Porsche has dialled back plans for its electric vehicle rollout due to weaker demand, pressure in key market China and higher US tariffs, causing the luxury sports car maker and its parent Volkswagen to slash their 2025 profit outlooks.
The move highlights the challenges for one of the most well-known car brands, which has been squeezed by its two most important markets — China and the US — over price declines and trade barriers.
Volkswagen, Europe's top carmaker, said it would take a €5.1bn hit from the far-reaching product overhaul, which delays some EV models in favour of hybrids and combustion engine cars, at its 75.4%-owned subsidiary.
The changes are a major shift for the Stuttgart-based maker of the iconic 911 model, and are expected to hit Porsche’s operating profit by up to €1.8bn this year, it said.
Slower e-vehicle market launch
“We are seeing massive changes within the automotive environment,” Oliver Blume, CEO of both Porsche and Volkswagen, told analysts and journalists in a joint call on Friday, citing a clear drop in demand for exclusive EVs.
“We have made key strategic decisions. Now it’s time to put them into action. It’s going to be a tough and long road, and it will demand our full focus and strong effort.”
Porsche said it would delay the launch of certain all-electric vehicles, adding that the new SUV above the Cayenne model would initially not be offered as an all-electric vehicle, but with combustion-engine and hybrid models.
Current models such as the Panamera and the Cayenne will be available with combustion engines and plug-in hybrids well into the 2030s, said Blume.
“Nevertheless, the existing all-electric model range is being continuously updated. With the Taycan, Macan, Cayenne and the future two-door sports car in the 718 segment, there will be an attractive BEV offering,” he said.
Profit margin outlooks cut
Porsche slashed its 2025 profit margin outlook to a maximum of 2% from 5%-7% previously. It cut its midterm margin outlook to 15% at best from 15%-17%.
“These are not margins that one would expect to see in a luxury product, at least not in a successful one,” UBS analyst Patrick Hummel said during the call.
Porsche will extend the production period of currently available vehicle models with internal combustion engines (ICE) and hybrid drivetrains, including the Panamera, into the 2030s, Blume said.
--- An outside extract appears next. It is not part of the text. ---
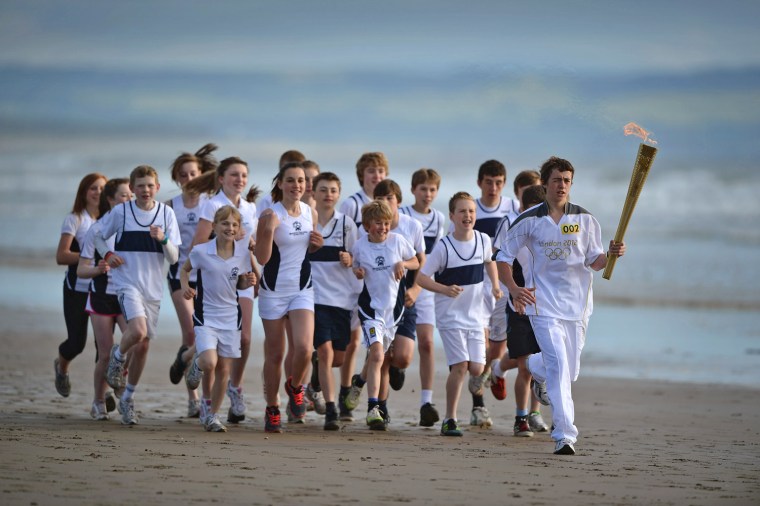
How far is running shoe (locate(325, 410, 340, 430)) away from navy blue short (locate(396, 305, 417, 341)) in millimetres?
979

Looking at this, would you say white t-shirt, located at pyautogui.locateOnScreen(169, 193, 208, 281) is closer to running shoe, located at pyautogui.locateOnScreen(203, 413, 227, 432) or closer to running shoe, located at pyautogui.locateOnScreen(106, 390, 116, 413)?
Answer: running shoe, located at pyautogui.locateOnScreen(106, 390, 116, 413)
He said he was counting on more flexibility in the EU regarding Brussels' target of 100% reduction of CO2 emissions for new cars and vans by 2035.
Holding firm Porsche SE, Volkswagen’s biggest shareholder, which also owns a 12.1% stake in Porsche AG, also cut its outlook for profit after tax, while Volkswagen cut its profit margin outlook to 2%-3% from 4%-5%.
Blume said a planned reduction of US vehicle import tariffs to 15% from currently 27.5% could still take weeks as talks between Brussels and Washington over the issue are ongoing.
Volkswagen is in discussions with the US administration over an investment package that Blume said could also cover Porsche, without being more specific.